I'm stuck on string parsing in Pig.
I have looked at the documentation around regex_extract and regex_extract_all and hoped to use one of those functions.
I have file '/logs/test.log':
cat '/logs/test.log'
user=242562&friend=6226&friend=93856&age=35&friend=35900
I want to extract the friend tags from the url, and in this case, I have 3 identical tags. regex_extract seems to only work for the first instance, which is what I expected, and for regex_extract_all, it seems like I have know the whole string pattern, which changes on each row of the source file.

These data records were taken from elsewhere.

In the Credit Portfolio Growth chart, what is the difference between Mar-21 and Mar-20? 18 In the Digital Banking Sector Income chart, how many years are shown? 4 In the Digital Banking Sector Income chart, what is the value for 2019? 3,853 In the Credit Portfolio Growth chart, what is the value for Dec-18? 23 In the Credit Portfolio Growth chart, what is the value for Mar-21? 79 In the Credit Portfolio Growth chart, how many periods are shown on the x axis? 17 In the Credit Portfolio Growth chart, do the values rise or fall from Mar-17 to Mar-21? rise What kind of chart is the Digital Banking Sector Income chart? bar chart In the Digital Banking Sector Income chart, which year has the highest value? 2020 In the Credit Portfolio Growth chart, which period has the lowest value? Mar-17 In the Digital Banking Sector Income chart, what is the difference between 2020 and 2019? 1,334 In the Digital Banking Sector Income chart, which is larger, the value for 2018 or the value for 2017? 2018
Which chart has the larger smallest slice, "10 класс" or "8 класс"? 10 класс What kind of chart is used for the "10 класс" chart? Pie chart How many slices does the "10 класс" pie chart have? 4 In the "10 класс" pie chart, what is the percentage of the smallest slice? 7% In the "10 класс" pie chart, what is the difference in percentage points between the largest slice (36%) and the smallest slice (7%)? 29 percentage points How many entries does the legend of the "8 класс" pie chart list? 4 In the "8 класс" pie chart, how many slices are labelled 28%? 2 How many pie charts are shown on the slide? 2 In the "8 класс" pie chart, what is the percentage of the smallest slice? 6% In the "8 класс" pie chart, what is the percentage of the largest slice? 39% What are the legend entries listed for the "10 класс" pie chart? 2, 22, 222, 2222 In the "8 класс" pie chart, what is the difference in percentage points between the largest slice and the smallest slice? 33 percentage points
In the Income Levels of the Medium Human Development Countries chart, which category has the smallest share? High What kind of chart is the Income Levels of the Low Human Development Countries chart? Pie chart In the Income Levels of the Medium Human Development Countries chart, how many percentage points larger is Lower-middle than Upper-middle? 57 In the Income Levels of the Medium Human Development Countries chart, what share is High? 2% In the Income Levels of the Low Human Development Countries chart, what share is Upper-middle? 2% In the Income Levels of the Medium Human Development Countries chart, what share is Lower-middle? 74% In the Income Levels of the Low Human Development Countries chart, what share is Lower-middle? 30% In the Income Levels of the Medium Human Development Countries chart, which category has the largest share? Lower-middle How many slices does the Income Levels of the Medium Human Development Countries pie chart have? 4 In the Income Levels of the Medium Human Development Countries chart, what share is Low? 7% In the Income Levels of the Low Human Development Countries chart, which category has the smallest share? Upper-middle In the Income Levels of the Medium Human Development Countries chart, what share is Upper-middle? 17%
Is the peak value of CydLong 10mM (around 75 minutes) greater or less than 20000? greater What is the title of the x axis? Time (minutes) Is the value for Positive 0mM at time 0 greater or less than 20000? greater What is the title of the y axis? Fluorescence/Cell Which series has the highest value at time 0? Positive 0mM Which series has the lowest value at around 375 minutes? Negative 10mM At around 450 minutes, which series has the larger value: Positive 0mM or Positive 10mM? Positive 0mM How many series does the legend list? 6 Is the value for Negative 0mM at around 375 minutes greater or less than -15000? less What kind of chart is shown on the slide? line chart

It looked ok with regex_extract, but this option only gives me the first one.
[root@test]# pig -x local
A = LOAD './test.log';
B = FOREACH A GENERATE REGEX_EXTRACT($0, 'friend=([0-9]*)',1);
dump B;
(6226)
The examples I see for regex_extract_all show regex where you seek out all the tags:
B = FOREACH A GENERATE FLATTEN(REGEX_EXTRACT_ALL($0, 'user=([0-9]+?)&friend=([0-9]+?)&friend=([0-9]+?)&.+?'));
dump B;
(242562,6226,93856)
That seems to work, but I really just want to extract the friends - (6226,93856,35900). I also have cases where there might be more-than or less-than 3 friends per user.
Any ideas?
Also looking at using something like FLATTEN(TOKENIZE($0,'&')) and then somehow only filtering on the SUBSTRING($0,0,INDEXOF($0,'=')) == 'friend' or something like that, but wanted to see if anyone knew a good regex approach.